OpenAI's text embedding models take up to 8191 tokens as input and convert them to a vector of dimension 1536 for `text-embedding-3-small` or 3072 for `text-embedding-3-large`.

### Embeddings Task #1: Use OpenAI's Embeddings API
The embeddings code for your naive RAG pipeline should behave like this:

In [None]:
from cheat_code.common_components.vectorizers import Vectorizer

example_text_splits = ["Mary had a", "little lamb"]
vectorizer = Vectorizer()
embeddings_of_example_splits = vectorizer.vectorize_text_splits(example_text_splits)

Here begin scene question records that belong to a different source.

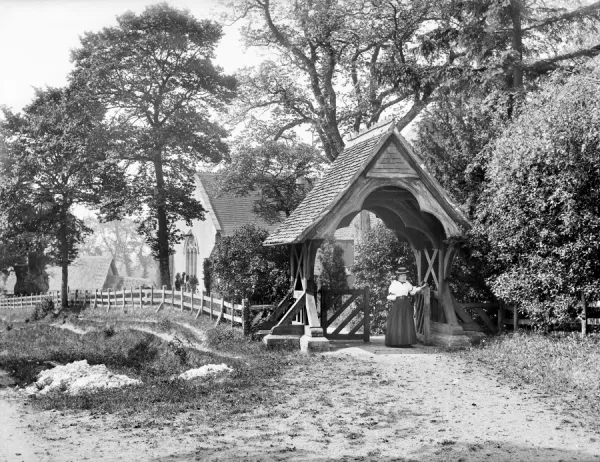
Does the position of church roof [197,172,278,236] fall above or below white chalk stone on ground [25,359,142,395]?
above

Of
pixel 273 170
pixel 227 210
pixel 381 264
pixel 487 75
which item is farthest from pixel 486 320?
pixel 227 210

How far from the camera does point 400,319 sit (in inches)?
626

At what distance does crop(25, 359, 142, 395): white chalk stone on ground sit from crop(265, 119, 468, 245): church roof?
15.8 ft

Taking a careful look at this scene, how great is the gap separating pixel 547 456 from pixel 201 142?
95.5ft

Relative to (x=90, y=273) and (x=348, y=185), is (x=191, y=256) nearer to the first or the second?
(x=90, y=273)

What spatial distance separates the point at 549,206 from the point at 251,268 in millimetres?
10065

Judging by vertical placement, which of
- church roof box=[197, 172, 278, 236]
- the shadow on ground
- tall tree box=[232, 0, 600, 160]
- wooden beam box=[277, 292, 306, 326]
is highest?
tall tree box=[232, 0, 600, 160]

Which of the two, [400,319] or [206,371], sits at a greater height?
[400,319]

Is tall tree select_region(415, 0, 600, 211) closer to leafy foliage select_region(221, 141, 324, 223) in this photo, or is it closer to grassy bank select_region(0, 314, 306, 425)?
grassy bank select_region(0, 314, 306, 425)

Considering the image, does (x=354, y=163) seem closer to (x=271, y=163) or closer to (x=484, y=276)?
(x=484, y=276)

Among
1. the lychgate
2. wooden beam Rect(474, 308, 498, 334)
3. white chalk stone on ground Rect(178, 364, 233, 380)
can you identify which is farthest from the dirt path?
wooden beam Rect(474, 308, 498, 334)

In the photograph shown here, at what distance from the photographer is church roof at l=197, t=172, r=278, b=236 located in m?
40.5

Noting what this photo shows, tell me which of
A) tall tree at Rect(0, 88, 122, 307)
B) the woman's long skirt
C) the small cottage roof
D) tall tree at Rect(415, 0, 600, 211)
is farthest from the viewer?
the small cottage roof

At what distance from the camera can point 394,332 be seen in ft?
52.1
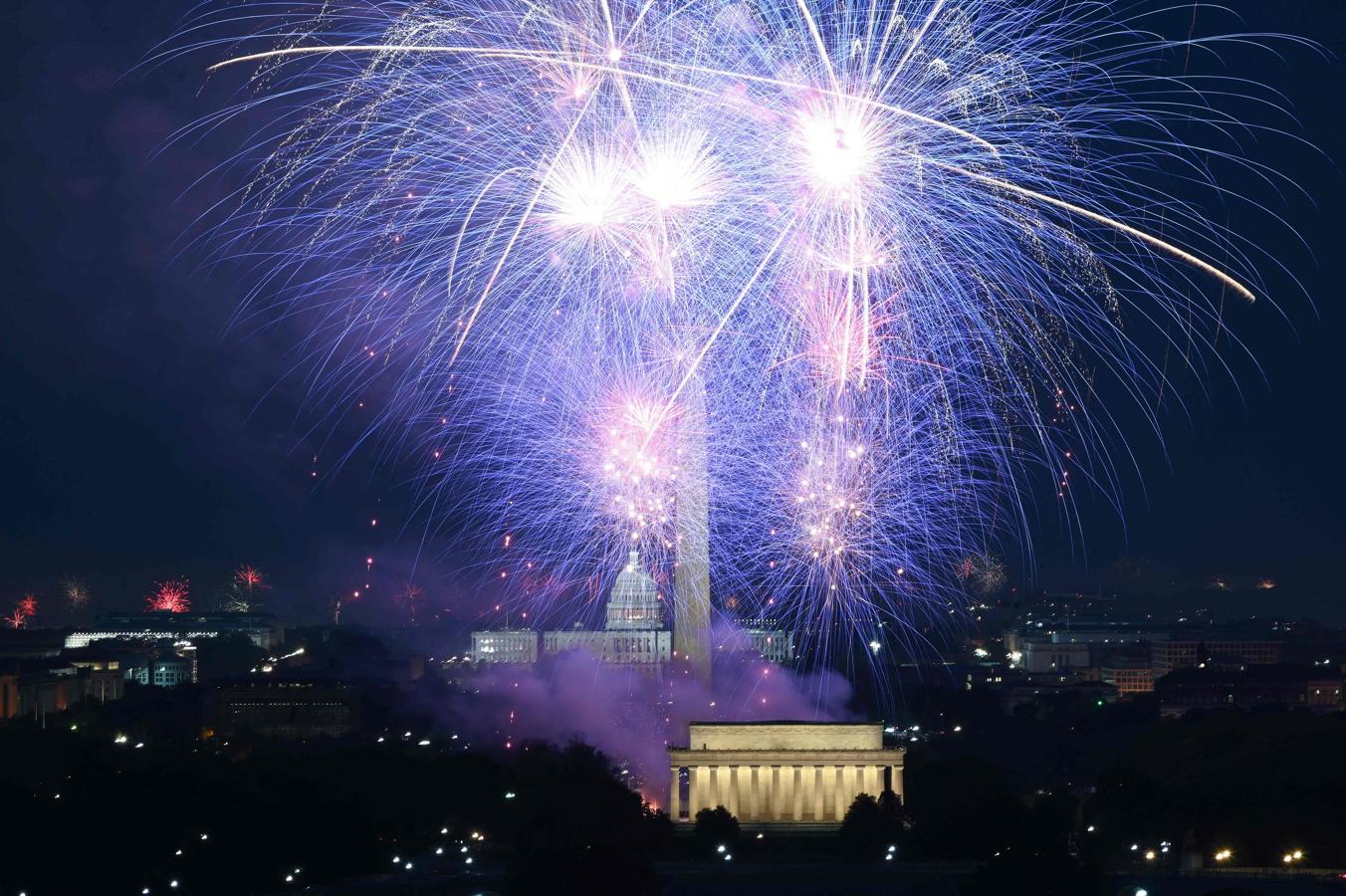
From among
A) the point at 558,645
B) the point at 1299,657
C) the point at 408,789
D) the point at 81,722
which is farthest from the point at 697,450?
the point at 1299,657

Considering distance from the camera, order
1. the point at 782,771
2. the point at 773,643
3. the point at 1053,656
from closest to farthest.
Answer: the point at 782,771 < the point at 773,643 < the point at 1053,656

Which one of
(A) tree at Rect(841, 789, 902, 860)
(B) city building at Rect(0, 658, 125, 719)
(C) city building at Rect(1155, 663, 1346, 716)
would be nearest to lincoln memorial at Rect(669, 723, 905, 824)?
(A) tree at Rect(841, 789, 902, 860)

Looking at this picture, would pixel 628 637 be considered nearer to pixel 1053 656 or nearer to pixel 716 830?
pixel 716 830

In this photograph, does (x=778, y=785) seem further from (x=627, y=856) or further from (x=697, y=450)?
(x=627, y=856)

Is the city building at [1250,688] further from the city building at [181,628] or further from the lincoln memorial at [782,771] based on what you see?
the city building at [181,628]

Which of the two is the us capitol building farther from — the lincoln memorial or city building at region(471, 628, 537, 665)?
the lincoln memorial

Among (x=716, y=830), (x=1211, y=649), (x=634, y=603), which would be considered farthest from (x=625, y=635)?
(x=1211, y=649)
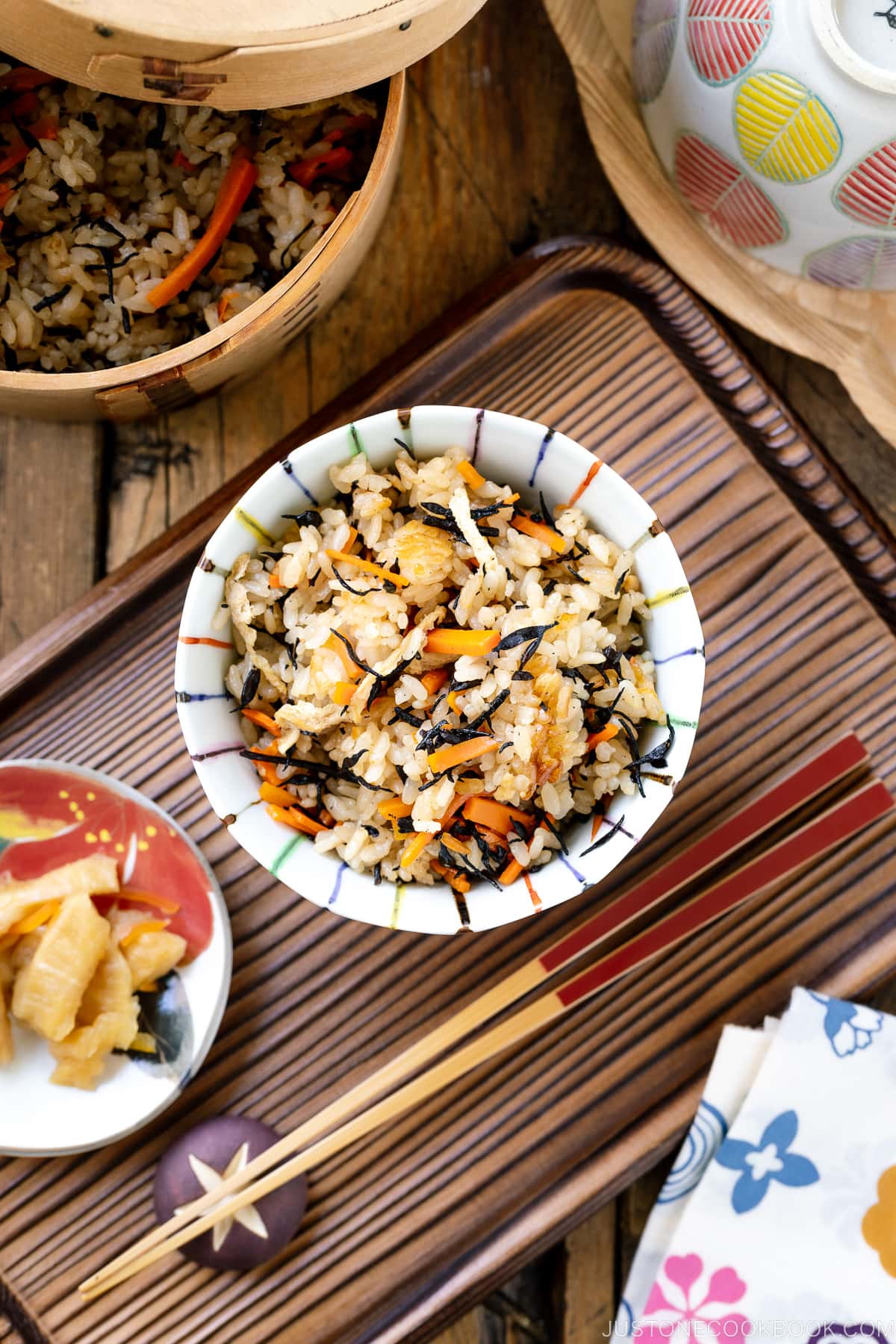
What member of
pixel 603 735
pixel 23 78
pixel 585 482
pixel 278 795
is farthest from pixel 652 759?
pixel 23 78

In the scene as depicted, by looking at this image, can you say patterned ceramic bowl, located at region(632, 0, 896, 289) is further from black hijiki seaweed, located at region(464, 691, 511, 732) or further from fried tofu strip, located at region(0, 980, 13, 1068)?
fried tofu strip, located at region(0, 980, 13, 1068)

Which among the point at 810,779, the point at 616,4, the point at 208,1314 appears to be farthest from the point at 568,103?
the point at 208,1314

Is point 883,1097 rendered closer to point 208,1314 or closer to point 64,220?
point 208,1314

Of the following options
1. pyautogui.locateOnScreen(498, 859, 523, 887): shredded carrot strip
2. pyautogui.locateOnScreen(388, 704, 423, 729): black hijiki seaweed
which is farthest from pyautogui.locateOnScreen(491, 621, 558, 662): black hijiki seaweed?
pyautogui.locateOnScreen(498, 859, 523, 887): shredded carrot strip

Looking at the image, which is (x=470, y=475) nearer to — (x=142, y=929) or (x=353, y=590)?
(x=353, y=590)

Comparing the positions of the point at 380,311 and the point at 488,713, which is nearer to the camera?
the point at 488,713

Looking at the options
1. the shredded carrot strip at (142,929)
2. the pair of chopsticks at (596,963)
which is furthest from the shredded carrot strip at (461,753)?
the shredded carrot strip at (142,929)

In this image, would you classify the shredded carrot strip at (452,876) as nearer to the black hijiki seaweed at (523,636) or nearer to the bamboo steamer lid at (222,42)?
the black hijiki seaweed at (523,636)
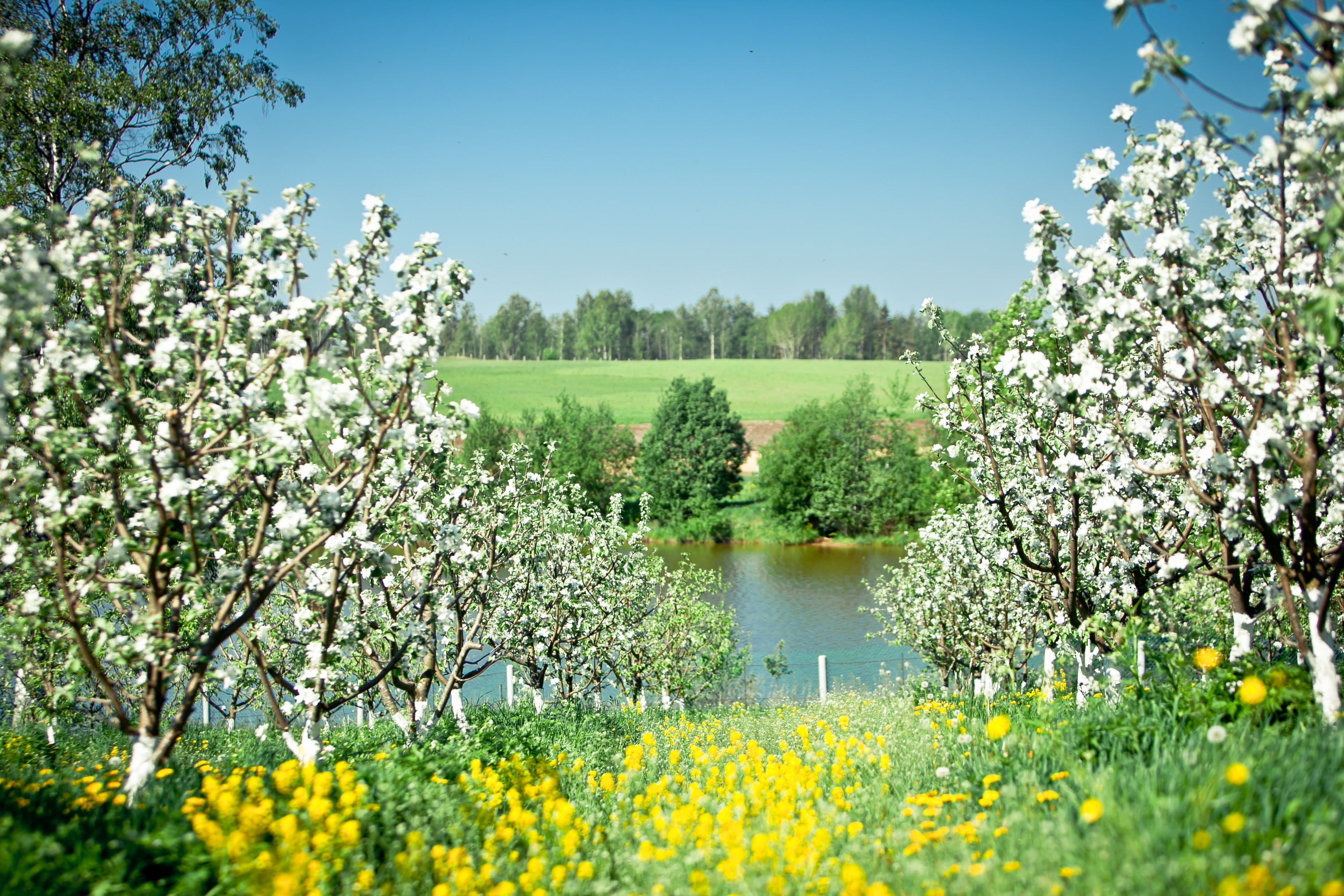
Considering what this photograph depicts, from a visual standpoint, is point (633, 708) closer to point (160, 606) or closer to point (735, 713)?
point (735, 713)

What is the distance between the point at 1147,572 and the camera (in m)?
6.64

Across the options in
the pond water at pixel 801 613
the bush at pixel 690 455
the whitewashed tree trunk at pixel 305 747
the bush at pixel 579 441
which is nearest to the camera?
the whitewashed tree trunk at pixel 305 747

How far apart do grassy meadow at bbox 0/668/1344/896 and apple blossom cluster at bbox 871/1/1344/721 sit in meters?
1.02

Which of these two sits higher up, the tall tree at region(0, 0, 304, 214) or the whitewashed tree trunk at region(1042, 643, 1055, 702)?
the tall tree at region(0, 0, 304, 214)

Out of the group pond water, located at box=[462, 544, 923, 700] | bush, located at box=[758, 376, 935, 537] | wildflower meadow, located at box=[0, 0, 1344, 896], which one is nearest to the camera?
wildflower meadow, located at box=[0, 0, 1344, 896]

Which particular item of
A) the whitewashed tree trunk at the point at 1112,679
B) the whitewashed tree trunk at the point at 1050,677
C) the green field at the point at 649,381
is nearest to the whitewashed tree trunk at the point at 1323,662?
the whitewashed tree trunk at the point at 1112,679

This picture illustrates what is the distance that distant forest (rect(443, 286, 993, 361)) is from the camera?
97.8 meters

rows = len(embeddings_of_example_splits)
columns = len(embeddings_of_example_splits[0])

print(f"Dimensions: {rows}x{columns}")
print(embeddings_of_example_splits[0:10])

Implement `vectorize_text_splits()` in `workshop_code/common_components/vectorizers.py` by referencing the [OpenAI embedding API's documentation](https://platform.openai.com/docs/api-reference/embeddings).

In [None]:
from workshop_code.common_components.vectorizers import Vectorizer

example_text_splits = ["Mary had a", "little lamb"]
vectorizer = Vectorizer()
embeddings_of_example_splits = vectorizer.vectorize_text_splits(example_text_splits)

rows = len(embeddings_of_example_splits)
columns = len(embeddings_of_example_splits[0])

print(f"Dimensions: {rows}x{columns}")
print(embeddings_of_example_splits[0:10])

## Vector Database: vectordb_client_adapters.py
In production settings, you're likely to store your vectors in a database. In this tutorial, we are using Couchbase.

### Vector DB Task #1: Understand the indexer code
Open `indexers.py` in `./workshop_code/`. Look over how the `CouchbaseClientAdapter` is used, and look at how its methods are implemented. If something doesn't make sense, ask a question.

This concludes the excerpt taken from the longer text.